● **Document**
start

The Scope of Work (SOW), provides a more detailed description of the work to be performed by each of the parties. The SOW includes detailed information about the roles and responsibilities of the parties, the deliverables, and timelines for completion of work (Alam et al., Citation2022). Although an MOU can clarify the roles and responsibilities of each party in a way that fosters alignment, the document parses out the two parties into distinct entities, which lends itself more to mutual action than collaboration. Partners may be pushed by institutional actors to be concrete and leave little ambiguity as to whether a role has been fulfilled, an activity performed, or a product delivered in order to optimize clarity (or defensibility) – which may have the unintended consequence of constraining the potential to reimagine ways of meeting existing needs or limiting flexibility to meet emergent ones. For example, if the role of the university is to “assess the impact of services for continuous improvement purposes” – and the precise form of this activity is unspecified – it leaves room for the partnership to strategize and evolve together.

Agreement term

The agreement term notes the length of time for the agreement, which includes specific start and end dates for the work. Any effort expended prior to the start date is outside the scope of the agreement. Partners should be mindful that, unless explicitly negotiated, work to set-up the agreement, or while waiting for the processing of the agreement (which, in our experience, can take up to a year), may not be “billable” to the project, and may impede purchasing, hiring, or subcontracting from starting, and/or the negotiated terms from applying until the agreement is executed (i.e., signed by both parties). This also means that predictable or unpredictable processing delays may compress timelines for the work and threaten the capacity for parties to successfully perform their duties.

The end date is also important because, at the end of the project term, no terms of the agreement “survive” (i.e., are enforceable after the contract ends) unless explicitly stated. This could be disruptive on both sides of the partnership. After the end date, researchers may not be able to store, analyze, or report on data collected during the agreement term. Practitioners may no longer have license to any intellectual property of the university, which in some agreements, includes reports created in service of the collaboration. This may stop the research process, dissemination, and change efforts in their tracks. It may be helpful to plan in advance for what should “survive” the agreement term, and under what conditions a “no-cost extension” (NCE; an extension of time to work on the project, under the original scope and terms, without any additional funding) may be authorized, and by whom. Further, agreements typically specify the conditions for premature “termination” of the agreement or the process for sunsetting any aspects of the work no longer desirable or achievable. End dates may also signal an opportunity for revision and/or renewal of an agreement meant to be long-lasting. Renewals may only be possible, however, if agreements are modified/extended before their end date; after which, an attempt to renew an agreement (a process with less administrative burden) may be treated as a request to generate a new agreement (with greater administrative burden).

Fiscal terms

Most MOUs describe how any funding will be used and managed. There is inherent power in who controls the budget, making it crucial that these terms are explicit. Researchers are often in control of the project budget, as it is often tied to our role in obtaining research grants, but the inverse is often true in a service contract. A charge for indirect cost (i.e., a percentage of funds paid to contribute to the costs of facilities and administration processes) can be assessed on both research and practice sides; but policies governing IDC typically allow for larger assessments on the university side (e.g., 60% at UC Berkeley for research agreements; 35% at UC Berkeley for state-sponsored services; approximately 10% for other service contracts) than the practice side (e.g., 6% in AY 2022 in the Berkeley Unified School District). This can be an obvious source of tension, as these costs can be vital to an organization’s operations, and can enable and/or incentivize the partnered work. Invoicing for direct project costs (e.g., personnel effort, supplies, travel) and indirect costs may be constrained within an MOU, as some of these costs may be prohibited or capped. An MOU may allow for parties to adjust discrete budget categories within their overall share of the budget, or not – which can lead to shortages or waste (e.g., labor grows more expensive; training slots are under-subscribed) as the project progresses. When working with youth co-researchers, it is important to consider adultism in paying them for their labor, while also considering laws around child labor and any applicable ethics around consent and coercion.

end

● **Provided data**

start

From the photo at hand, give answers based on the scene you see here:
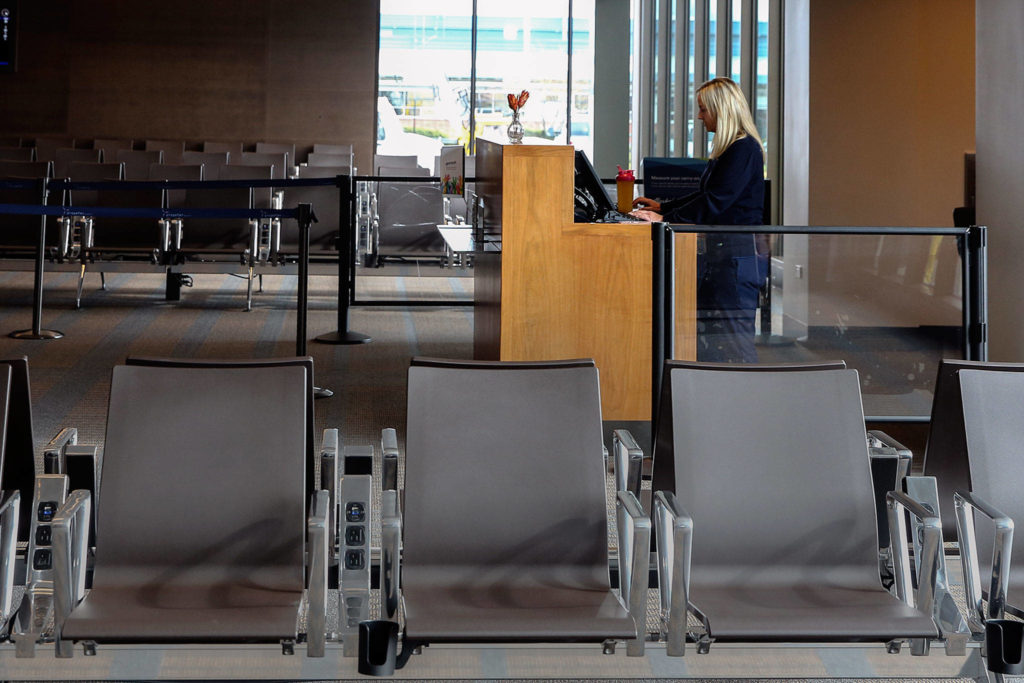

end

● **Exercise instructions**
A - List each indirect cost rate that the passage on partnership agreements gives as an example, with the setting each one applies to.
B - In the passage on partnership agreements, how long can the processing of an agreement take, based on the authors' experience?
C - Write the next part of the passage on partnership agreements, picking up after its last sentence.

● **Task results**
A -
- 60% at UC Berkeley for research agreements
- 35% at UC Berkeley for state-sponsored services
- Approximately 10% for other service contracts
- 6% in AY 2022 in the Berkeley Unified School District

B - Up to a year.

C -
Reporting

MOUs may communicate requirements to report on progress, especially in multi-year projects. These reports may include expenditure, activity, and outcome reporting. Guidance on how often (e.g., quarterly, annually) and what to include in the reports (e.g., budget, invoices, data analysis) should also be included in an MOU. Some of this may be predicated on whether billing occurs as a reimbursement for actual expenses or in a fixed pricing model (i.e., a predetermined remuneration for a deliverable). This section may help mitigate or rectify differences in accounting practices and fiscal cycles, as well as illuminate important moments for each partner to be able to share project updates (e.g., a promotion case, a board meeting), and provide information for project management and improvement cycles (e.g., interrogate and mitigate disparate “reach” of the project to intended beneficiaries and the achievement of project goals).

Branding/Use of name

Each organization may have requirements with respect to the use of their names. Stipulations may be put in place to allow or prevent the use of trademarks, logos, and other branding. Branding may also be important for the individual researcher and/or practitioner in the RPP. For example, the researcher may want to limit use of their name for promotion of commercial products, or in certain types of advocacy (as may be prohibited by the university). A school district may elect to keep its name off of publications to protect privacy or avoid reputational risk. Alternatively, either party may want to require attribution of their respective contributions in any public use of the works. This portion of the MOU allows for each party to state their requirements and stipulations for institutional branding and the use of their names in ways that they think will best promote and/or protect their individual reputations and organizational interests. Tensions may arise, however, when getting business office approval for a specific use of brand delays the work, or when the norms for attribution in academic settings (a full reference) may not be aligned with the norms of attribution of copyright (that little symbol of ownership, ©), or the norms of attribution for practice tools (where brevity is the driver and attribution may not be practical). In one example, our practice partners were very interested in coauthoring papers with us, but the MOU required that the school district remain anonymous, making co-authorship impossible. In another project, we established the partnership as an entity, used the partnership name in fields meant for an individual’s name, and built a case to journal editors for why attributing authorship to a coalition can be an important part of CES.

Confidentiality

Projects with youth and other protected populations have very specific confidentiality requirements to comply with federal and local laws, as well as research ethics. Sometimes practice partners cannot share information with researchers about the individuals they are serving; other times researchers are prohibited from sharing information they have collected from research participants back with practitioners who are not on their IRB protocol. Maintaining confidentiality of youth co-researchers needs to be considered separately from privacy of youth research participants. In one example, youth co-researchers and the organizations they were connected with were always given the option of being identified as members of the committee, or not, before putting out research findings in the public domain.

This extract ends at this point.